燃え上がる世界遺産に飛び込だような臨場感!世界が驚愕した「死者ゼロ」の奇跡の救出劇『ノートルダム 炎の大聖堂』は”IMAX推し”
リアルな炎に圧倒される…目から耳までの全方位の没入感
本作で一番の見せ場は消防士たちの活躍だ。取材陣の殺到や野次馬も加わった大渋滞や狭い路地など行く手を阻む障害物への対応、到着後も消火栓の不備に悩まされたりと、消火の前段階からトラブル&苦労の連続。道を阻む駐車車両を移動するなど障害物に対処する消防士たち、その間にも燃え広がってゆく大聖堂、そして当時のニュースやSNSにアップされた膨大なフッテージを組み合わせたスプリットスクリーン(画面分割)に、改めてIMAX映像の高精細を実感させられた。
特筆すべきはなによりも消火シーン。防火服にヘルメット、酸素ボンベにホースを背負った重装備の消防士たちは狭い通路や階段を駆け登り燃えさかる鐘楼近くに到着。目の前で燃えさかる炎に向かって水をかけていく。断熱材を使ったハウジング(防護ケース)に入れられたカメラで、炎のすぐ間近から撮影を行ったという。迫真のIMAX映像と、Dolby Atmosでリアルに伝わる息づかいや燃えさかる炎の音により、まるでその場にいるような没入感は圧巻!隊員たちがいかに危険な現場にいたのか、改めて実感させられる名シーンだ。
激しい火炎描写のほか、火元を探して屋根裏を小さなライトを頼りに進む隊員たちの姿もスリリングに描写。煙が立ちこめた薄暗い中での繊細な映像は、ダイナミックレンジの広いIMAX認証デジタルカメラが存分に威力を発揮した。最前線だけでなく建物に使われた大量の鉛が熱で溶けて降りそそいだり、黒い雪のように舞い散る灰、次々に落下する彫刻や壁などリアルな描写が臨場感満点に描かれる。
撮影にあたっては大量のアーカイブ映像や記録を分析。大聖堂をミニチュアや3Dモデルで再現し、火の回りから隊員たちの現場での動線を徹底的に検証して再現された。撮影は実際の大聖堂内部のほか、消失部分などはスタジオ内や野外に最大30mものセットを建設。

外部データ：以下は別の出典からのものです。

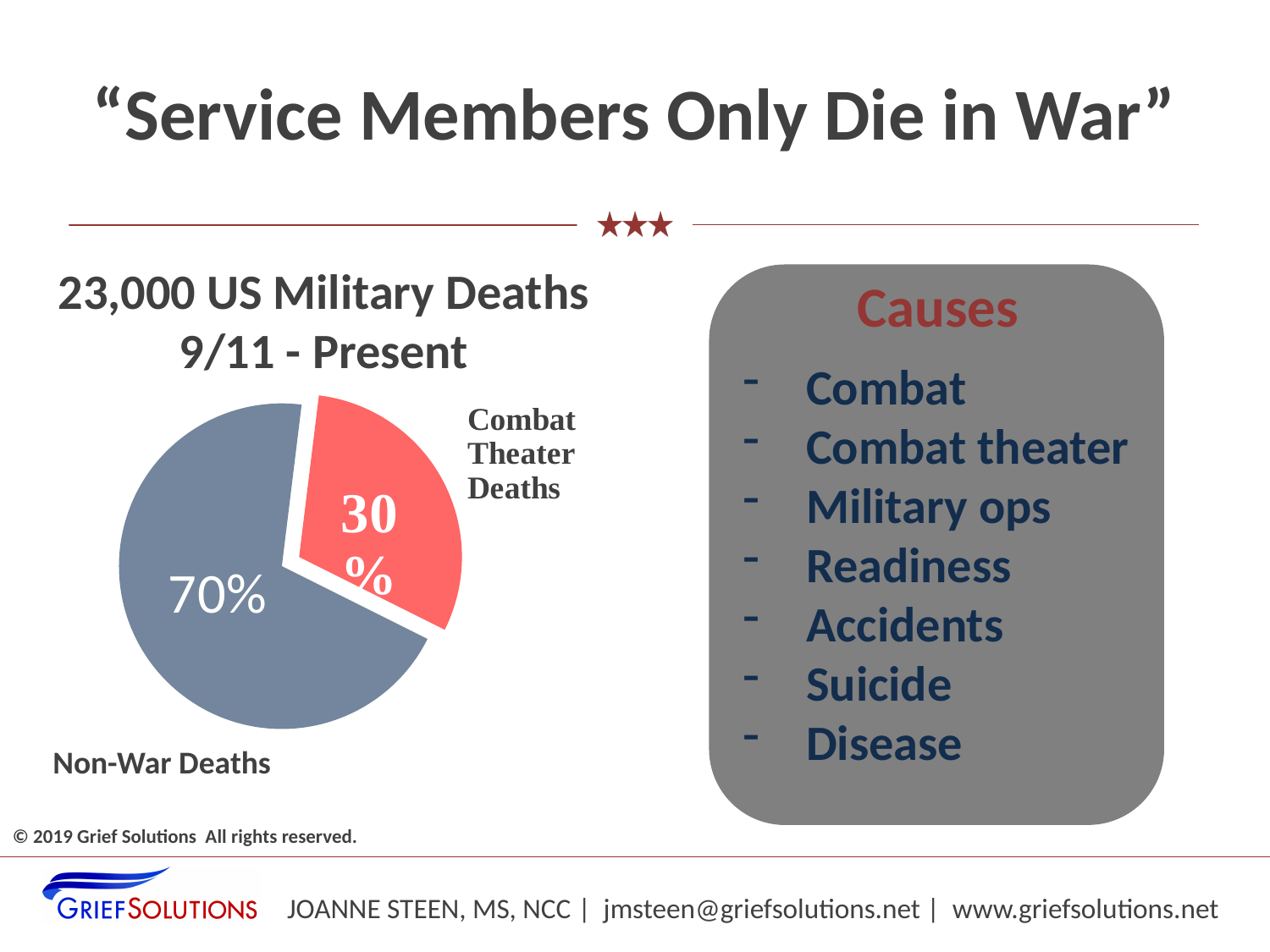
What colour is the Combat Theater Deaths slice of the pie chart? red What percentage of the pie chart is labelled Non-War Deaths? 70% What is the difference in percentage points between the Non-War Deaths slice and the Combat Theater Deaths slice? 40 Which slice of the pie chart is the largest? Non-War Deaths Which slice of the pie chart is larger, Non-War Deaths or Combat Theater Deaths? Non-War Deaths What percentage of the pie chart is labelled Combat Theater Deaths? 30% Which slice of the pie chart is the smallest? Combat Theater Deaths How many slices does the pie chart have? 2 What share of the pie does the Combat Theater Deaths slice represent? 30% What is the title of the pie chart? 23,000 US Military Deaths 9/11 - Present What kind of chart is shown on the slide? pie chart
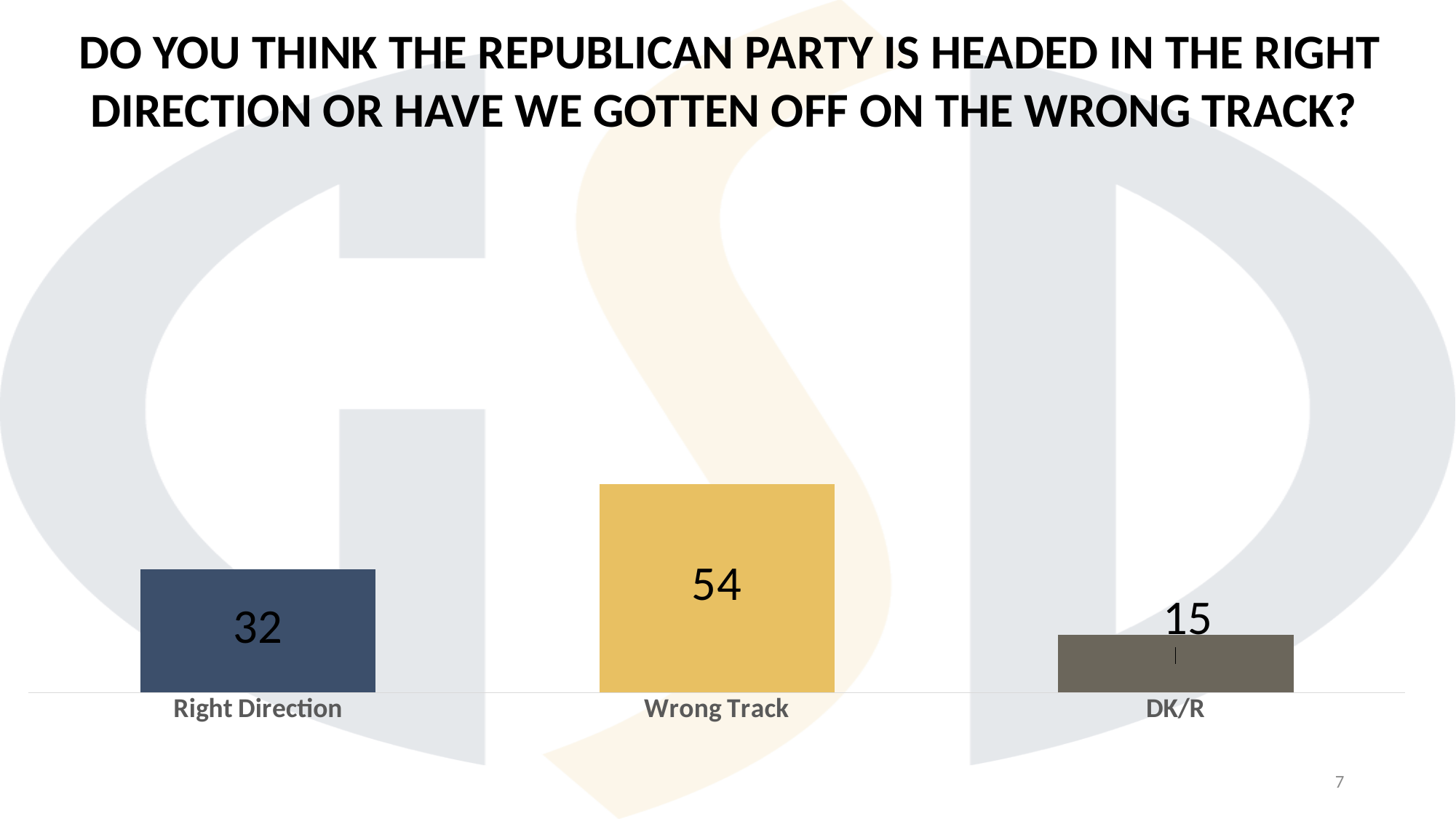
What is the difference between the values for Right Direction and DK/R? 17 What is the value for Right Direction? 32 What is the total of the three values shown in the chart? 101 What is the difference between the values for Wrong Track and Right Direction? 22 Which is larger, the value for Right Direction or the value for DK/R? Right Direction What is the value for DK/R? 15 What kind of chart is shown on the slide? bar chart Which category has the lowest value? DK/R Which category has the highest value? Wrong Track What is the value for Wrong Track? 54 What colour is the bar for Wrong Track? yellow How many categories are shown in the chart? 3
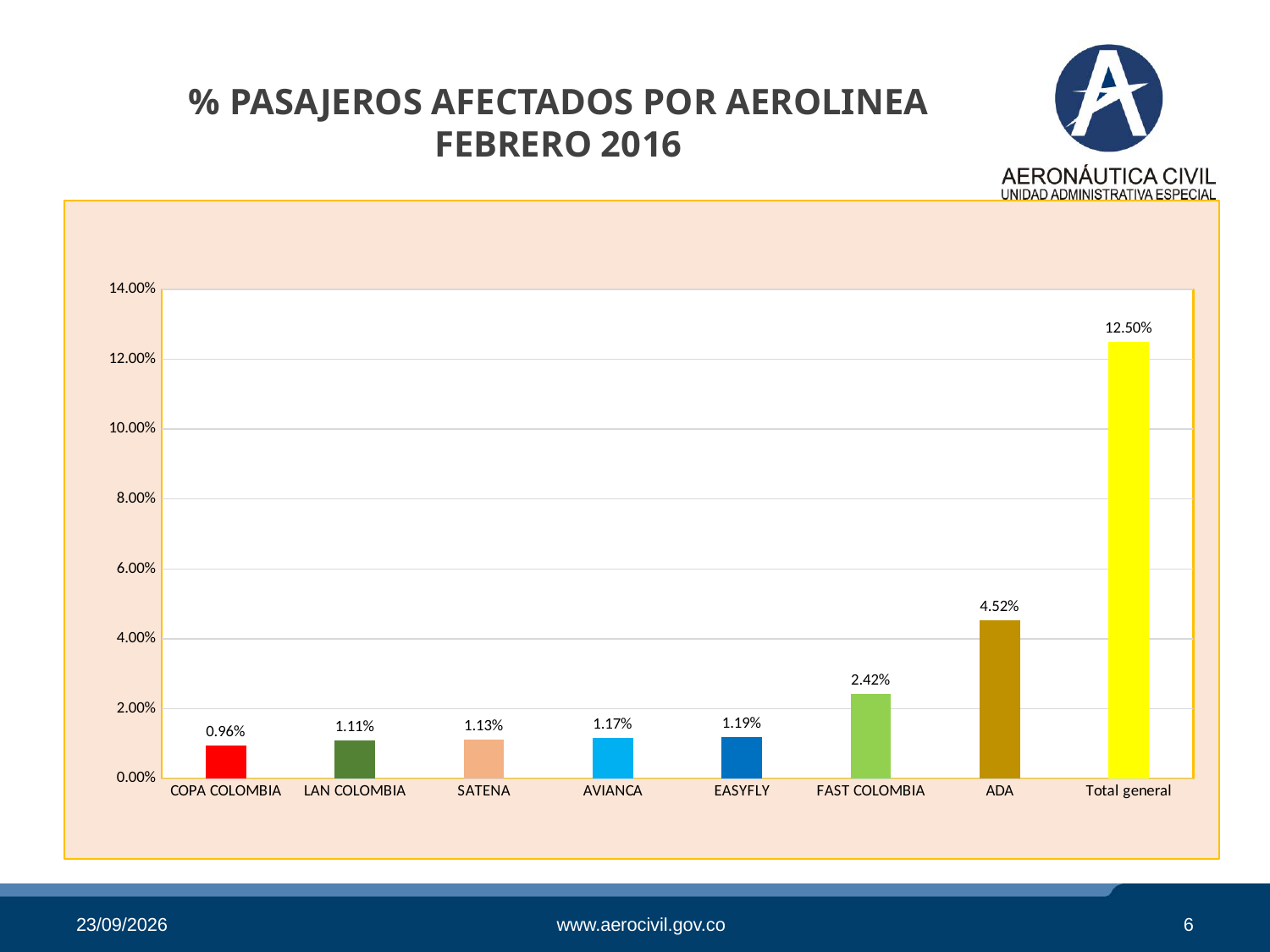
What is the value for FAST COLOMBIA? 2.42% Which is larger, the value for EASYFLY or the value for SATENA? EASYFLY What is the difference between the values for ADA and FAST COLOMBIA? 2.10% Is the value for Total general greater or less than 12.00%? greater How many categories are shown on the x axis? 8 Which category has the lowest value? COPA COLOMBIA What is the value for ADA? 4.52% Which category has the highest value? Total general What is the title of the slide? % PASAJEROS AFECTADOS POR AEROLINEA FEBRERO 2016 What is the value for COPA COLOMBIA? 0.96% What kind of chart is shown on the slide? bar chart What is the value for Total general? 12.50%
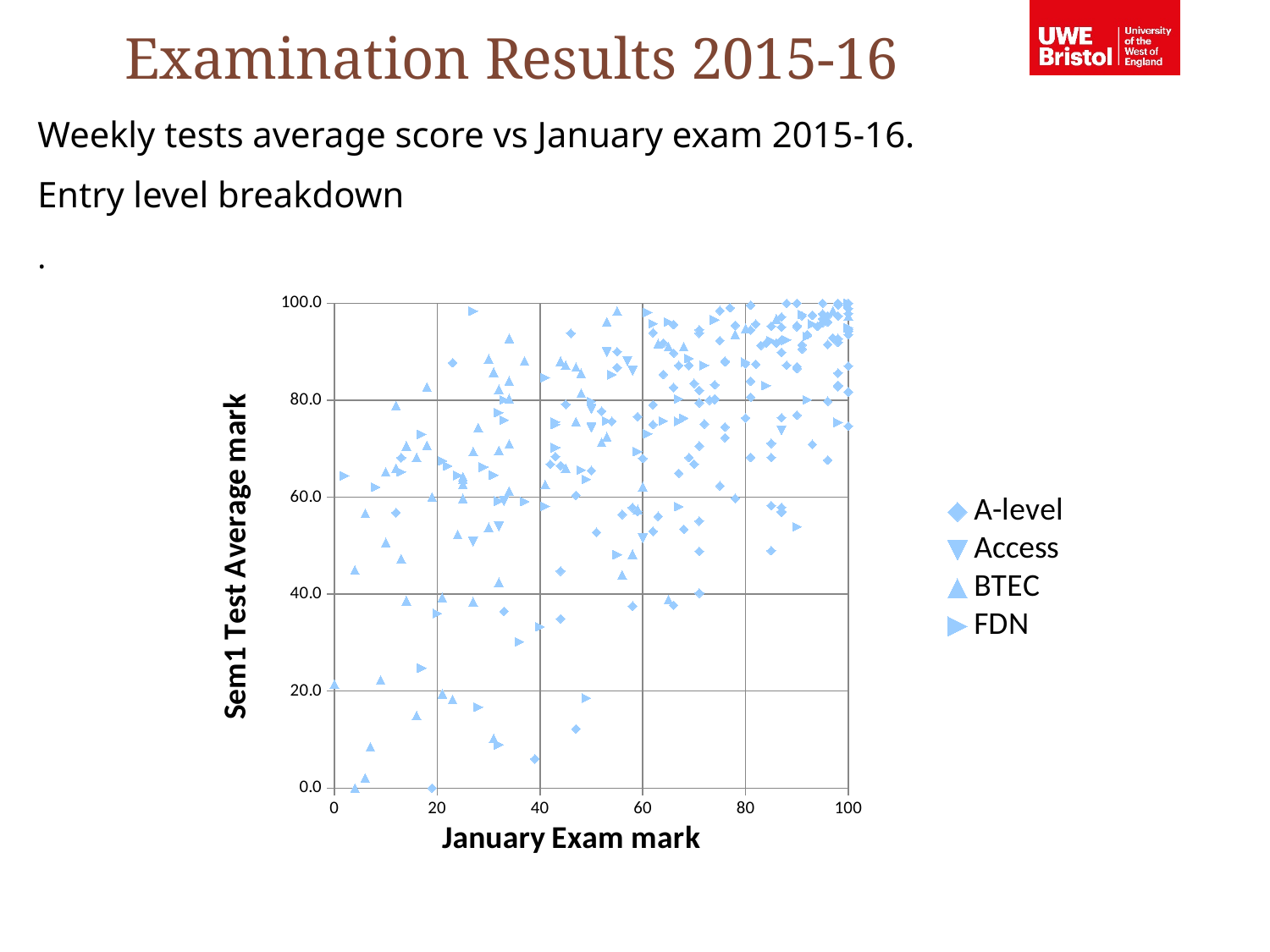
Do the Sem1 Test Average marks generally rise or fall as the January Exam mark increases? Rise What is the title of the horizontal axis of the chart? January Exam mark What kind of chart is shown on the slide? Scatter chart How many series does the chart's legend list? 4 Which series are listed in the chart's legend? A-level, Access, BTEC, FDN What is the highest value shown on the horizontal axis of the chart? 100 What is the highest value shown on the vertical axis of the chart? 100.0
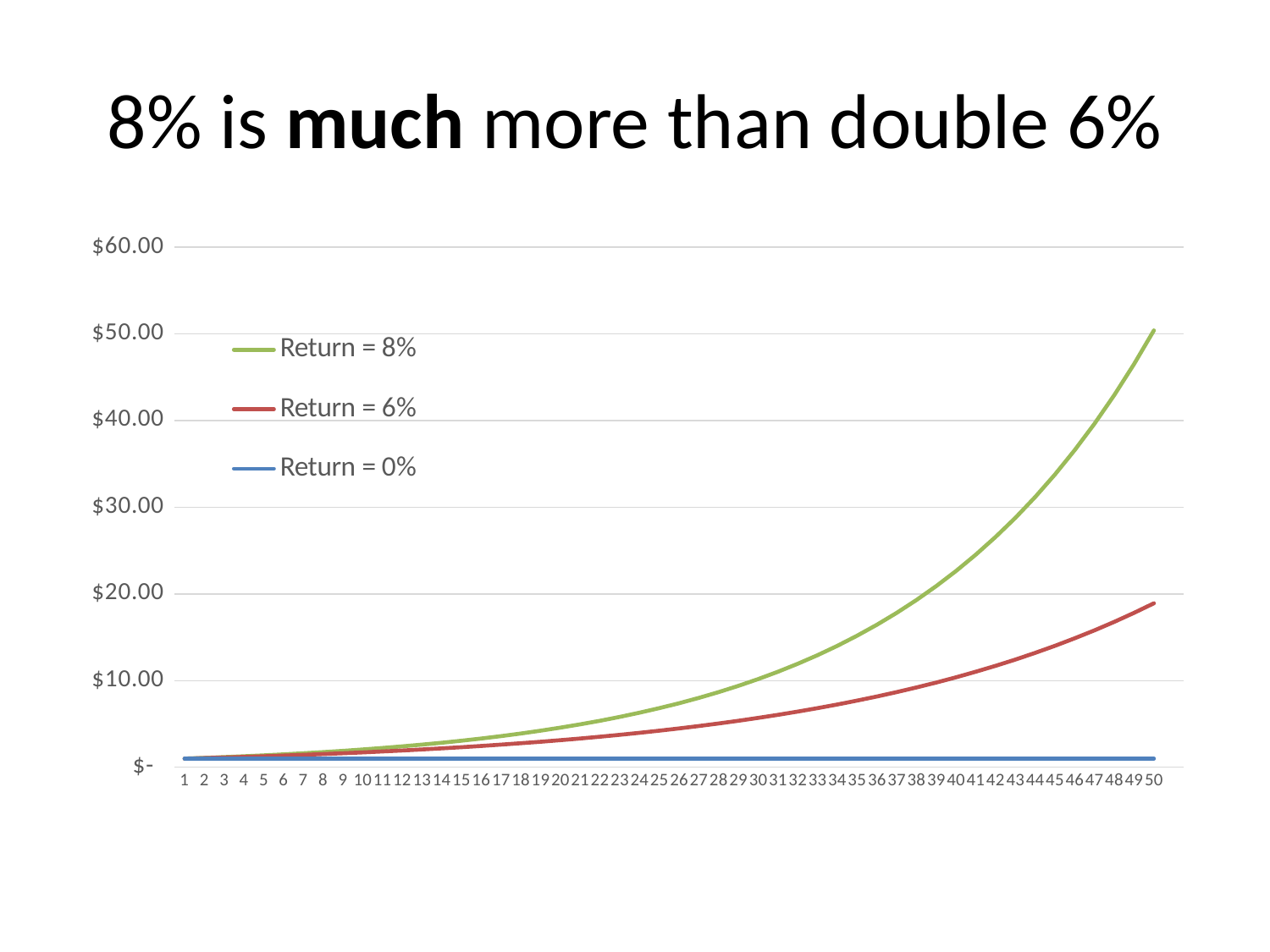
Do the values for Return = 0% rise, fall, or stay flat across the x axis? stay flat What is the title of the slide? 8% is much more than double 6% How many points are plotted along the x axis for each series? 50 Which series has the highest value at point 50? Return = 8% Is the value for Return = 6% at point 50 greater or less than $10.00? greater How many series does the legend list? 3 Is the value for Return = 8% at point 50 greater or less than $40.00? greater Do the values for Return = 8% rise or fall from point 1 to point 50? rise Which series has the lowest value at point 50? Return = 0% Is the value for Return = 0% at point 50 greater or less than $10.00? less At point 40, which is larger: Return = 8% or Return = 6%? Return = 8% What kind of chart is shown on the slide? line chart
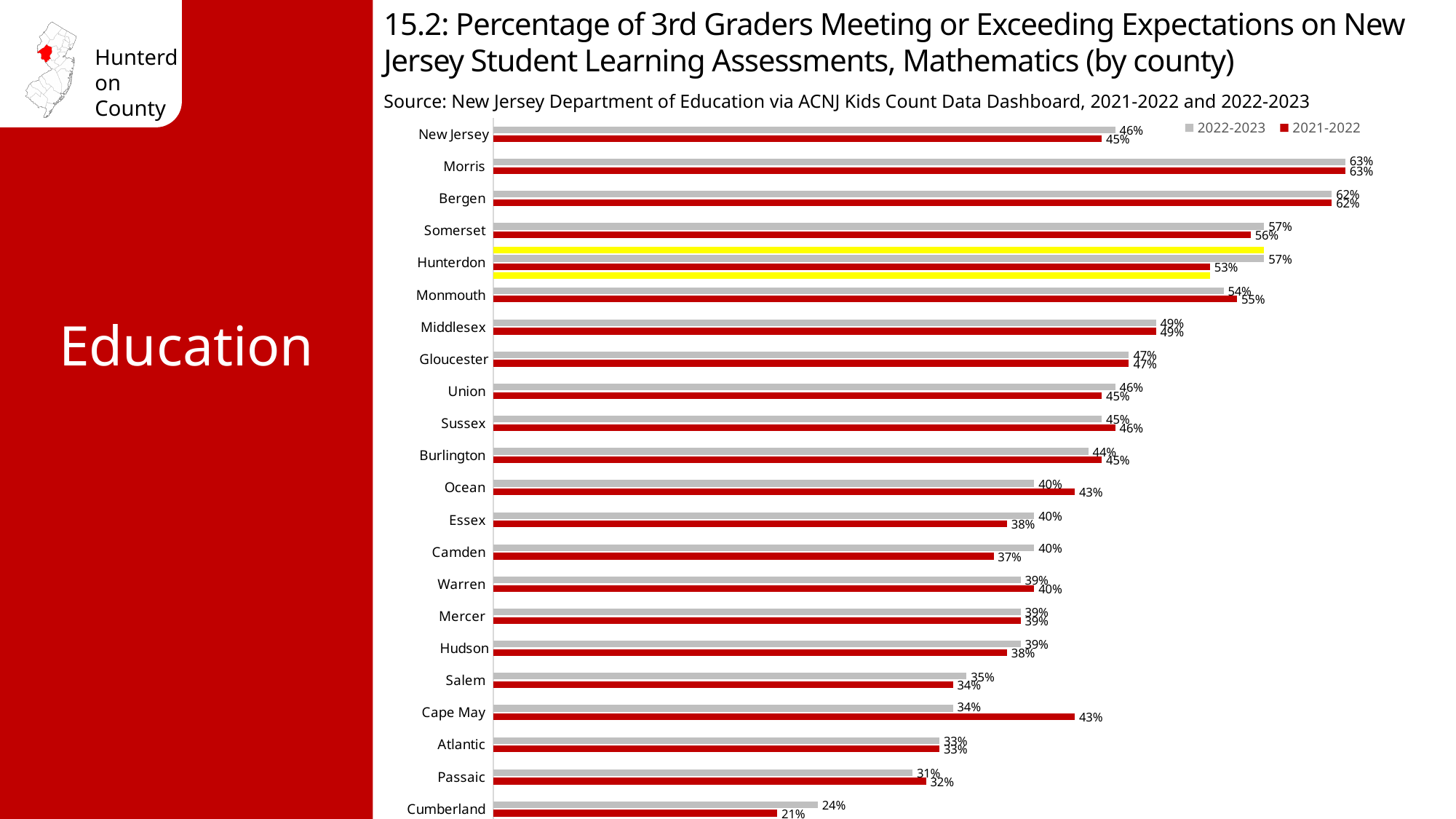
What is the 2022-2023 value for Hunterdon? 57% What is the difference between Cape May's 2021-2022 and 2022-2023 values? 9 percentage points How many counties or regions are listed on the chart? 22 What is the difference between Hunterdon's 2022-2023 and 2021-2022 values? 4 percentage points Which county has the highest 2022-2023 value? Morris Which county has the lowest 2021-2022 value? Cumberland Which colour represents the 2021-2022 series? Red What is the 2022-2023 value for New Jersey? 46% What is the 2021-2022 value for Cape May? 43% What kind of chart is shown on the slide? Bar chart How many series does the legend list? 2 Which is larger for Ocean: the 2022-2023 value or the 2021-2022 value? 2021-2022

『薔薇の名前』では中世の修道院を、『セブン・イヤーズ・イン・チベット』ではチベット仏教の聖地ポタラ宮を再現し、観る者を圧倒したアノー監督らしいこだわりが光る。
戦っていたのは現場の消防士だけではない。悪条件がそろっていたにもかかわらず、消防士を含めひとりの死者も出さなかった指揮官の的確な判断も再現。事故のさなか現場にはエマニュエル・マクロン大統領が駆けつけたが、実際のフッテージを使用しながら大統領の視察シーンも描かれた。消火活動の知識を持たないお偉方から的外れな指示をされないよう、ダミーの司令部を用意してそこを見学させるくだりをきちんと入れるところに、フランス人気質が見てとれる。
アノー監督は指揮官のほか、これが初の現場となった若き隊員たちの奮闘や、消火活動の突破口を見いだしたベテラン隊員の活躍を通してドラマ性をプラス。命懸けで社会を支える名もなき人々に熱いエールを送る。深夜、消火活動が続く大聖堂に集まった群衆が、祈りを込めて「アヴェ・マリア」を歌うシーンでは、思わず熱いものがこみ上げてくる。
本作は『ノートルダム 炎の大聖堂』のタイトルどおり、炎に包まれた大聖堂に人々がどう向き合ったのか、その記録であると共に一級のエンタテインメントとして完成した。観たことのない世界が体感できるフォーマットとして進化してきた、IMAXだからこそ可能にした臨場感と迫力を存分に味わってほしい。